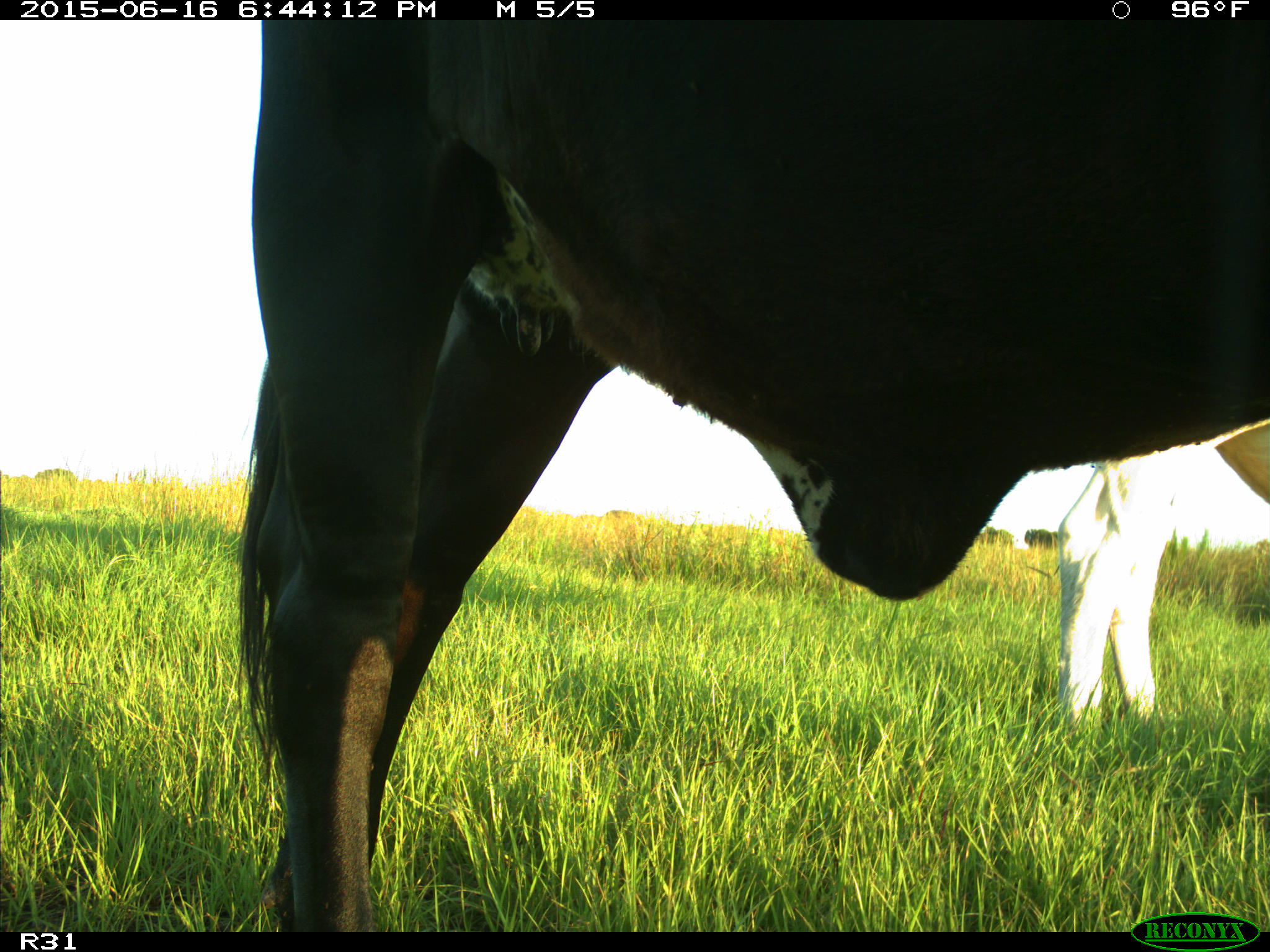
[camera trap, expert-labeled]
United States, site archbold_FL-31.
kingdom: Animalia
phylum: Chordata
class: Mammalia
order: Artiodactyla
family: Bovidae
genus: Bos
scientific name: Bos taurus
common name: domestic cow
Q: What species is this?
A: Bos taurus (domestic cow).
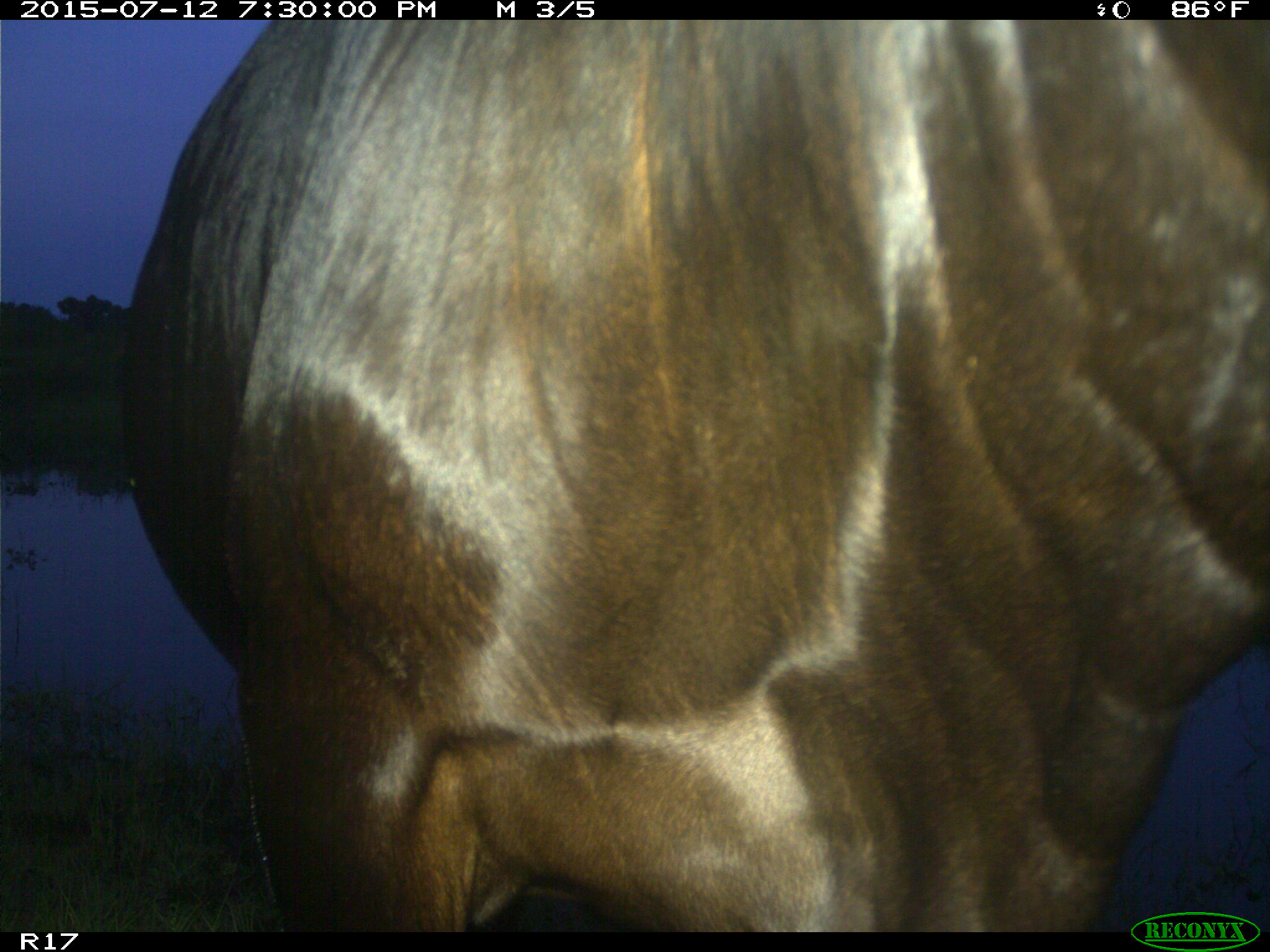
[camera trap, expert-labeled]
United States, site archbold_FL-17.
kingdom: Animalia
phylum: Chordata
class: Mammalia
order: Artiodactyla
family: Bovidae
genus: Bos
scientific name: Bos taurus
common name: domestic cow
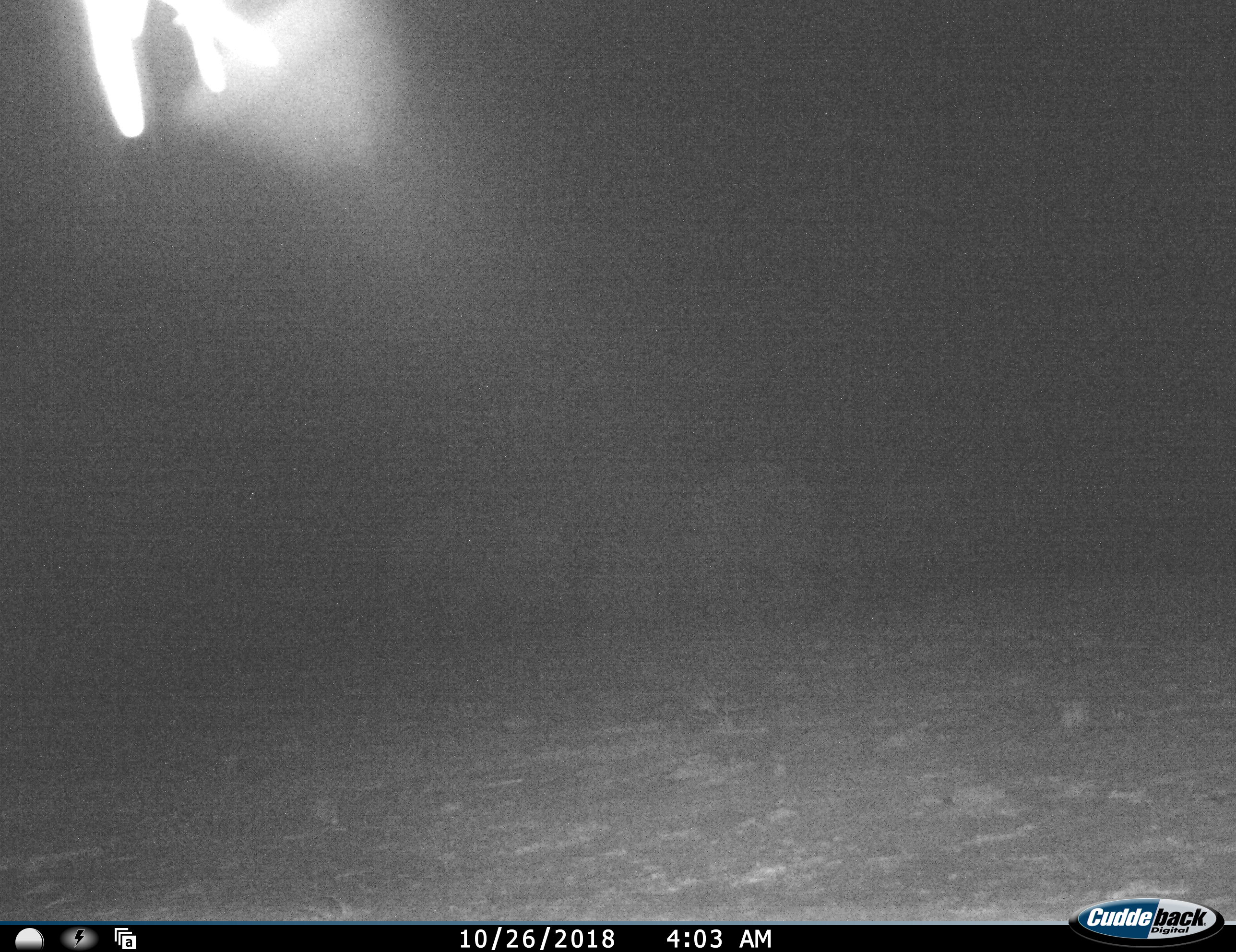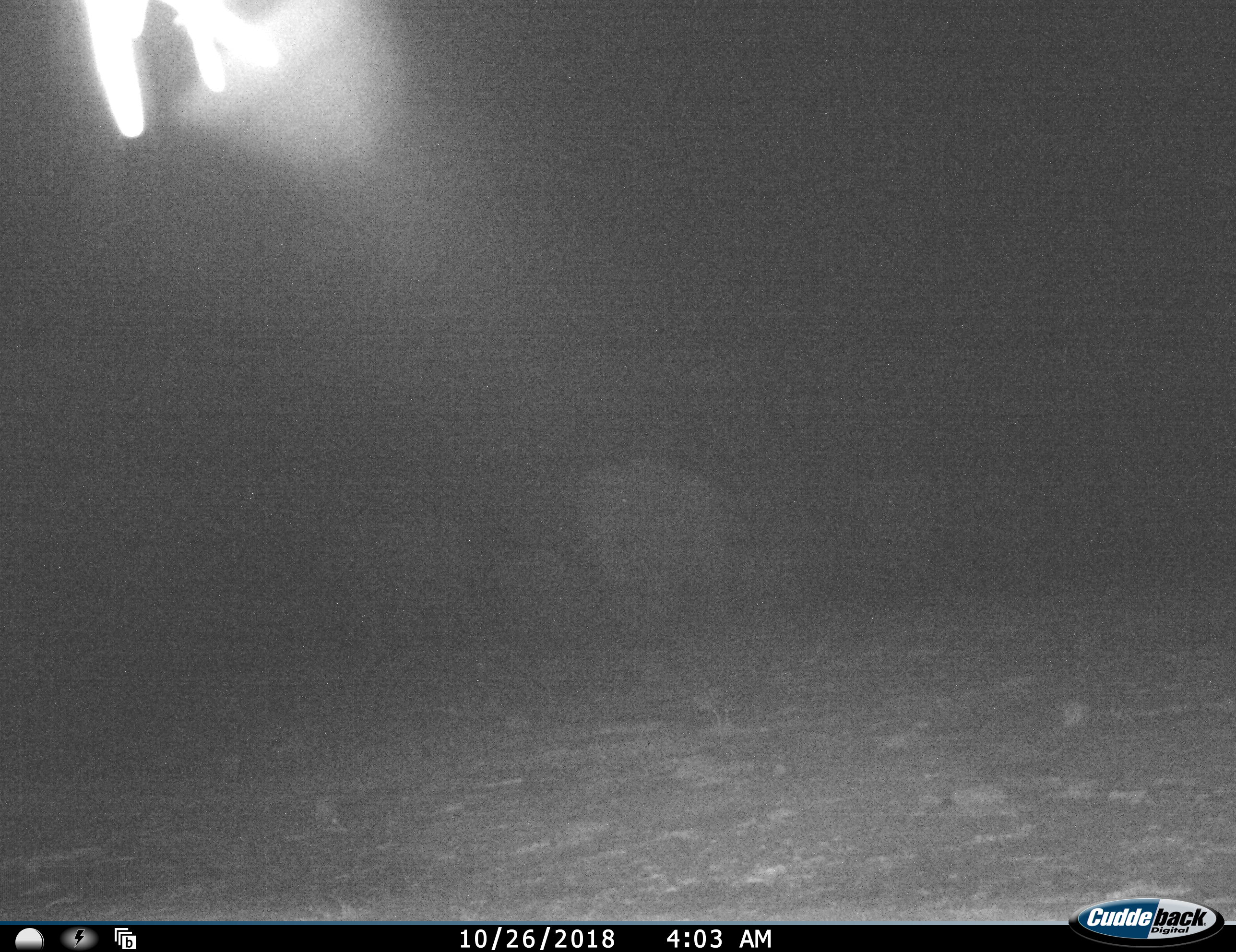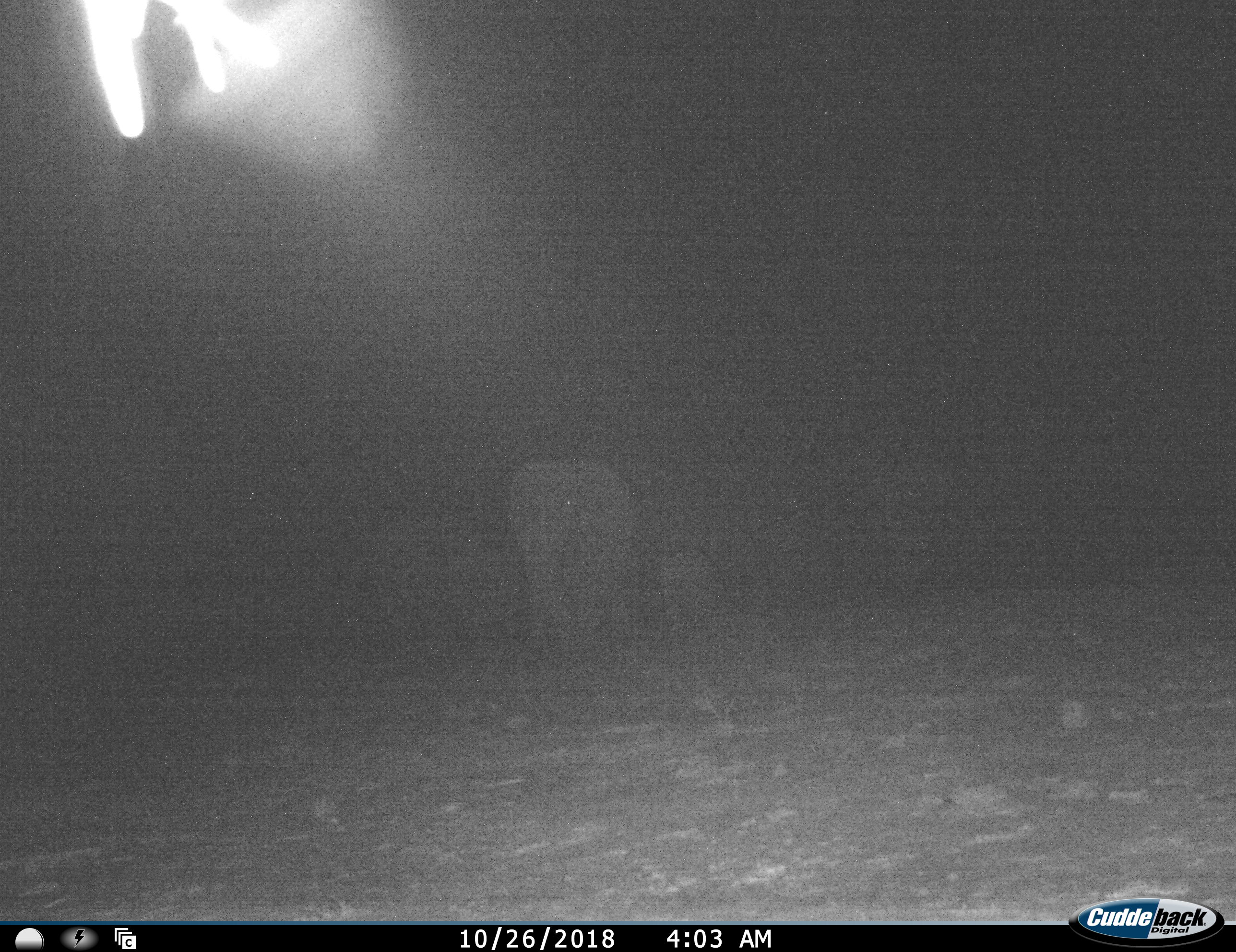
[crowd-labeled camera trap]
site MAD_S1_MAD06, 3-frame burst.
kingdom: Animalia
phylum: Chordata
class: Mammalia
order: Proboscidea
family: Elephantidae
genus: Loxodonta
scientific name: Loxodonta africana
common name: african bush elephant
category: elephant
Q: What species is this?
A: Elephant (african bush elephant) (Loxodonta africana).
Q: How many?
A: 4.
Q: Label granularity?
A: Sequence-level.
☆ ☆ ☆ ☆
THE TASK
What is needed here is each line above set down word for word, minus the images.

OUTPUT BELOW
[camera trap, expert-labeled]
United States, site archbold_FL-31.
kingdom: Animalia
phylum: Chordata
class: Mammalia
order: Artiodactyla
family: Bovidae
genus: Bos
scientific name: Bos taurus
common name: domestic cow
Q: What species is this?
A: Bos taurus (domestic cow).
[camera trap, expert-labeled]
United States, site archbold_FL-17.
kingdom: Animalia
phylum: Chordata
class: Mammalia
order: Artiodactyla
family: Bovidae
genus: Bos
scientific name: Bos taurus
common name: domestic cow
[crowd-labeled camera trap]
site MAD_S1_MAD06, 3-frame burst.
kingdom: Animalia
phylum: Chordata
class: Mammalia
order: Proboscidea
family: Elephantidae
genus: Loxodonta
scientific name: Loxodonta africana
common name: african bush elephant
category: elephant
Q: What species is this?
A: Elephant (african bush elephant) (Loxodonta africana).
Q: How many?
A: 4.
Q: Label granularity?
A: Sequence-level.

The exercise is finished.